%%

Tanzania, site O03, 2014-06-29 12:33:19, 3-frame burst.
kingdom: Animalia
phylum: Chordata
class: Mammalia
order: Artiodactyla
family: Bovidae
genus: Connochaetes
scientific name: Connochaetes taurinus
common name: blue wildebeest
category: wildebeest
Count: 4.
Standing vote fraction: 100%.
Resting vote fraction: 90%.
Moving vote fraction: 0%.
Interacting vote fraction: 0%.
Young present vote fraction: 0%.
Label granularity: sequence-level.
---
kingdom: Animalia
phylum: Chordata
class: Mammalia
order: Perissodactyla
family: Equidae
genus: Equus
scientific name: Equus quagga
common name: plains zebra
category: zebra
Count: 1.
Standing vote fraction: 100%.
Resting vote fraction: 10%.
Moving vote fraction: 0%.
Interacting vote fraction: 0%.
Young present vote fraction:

%%

### Task requirements
Restate the full data above, keeping each word intact.

### Answer
Tanzania, site O03, 2014-06-29 12:33:19, 3-frame burst.
kingdom: Animalia
phylum: Chordata
class: Mammalia
order: Artiodactyla
family: Bovidae
genus: Connochaetes
scientific name: Connochaetes taurinus
common name: blue wildebeest
category: wildebeest
Count: 4.
Standing vote fraction: 100%.
Resting vote fraction: 90%.
Moving vote fraction: 0%.
Interacting vote fraction: 0%.
Young present vote fraction: 0%.
Label granularity: sequence-level.
---
kingdom: Animalia
phylum: Chordata
class: Mammalia
order: Perissodactyla
family: Equidae
genus: Equus
scientific name: Equus quagga
common name: plains zebra
category: zebra
Count: 1.
Standing vote fraction: 100%.
Resting vote fraction: 10%.
Moving vote fraction: 0%.
Interacting vote fraction: 0%.
Young present vote fraction:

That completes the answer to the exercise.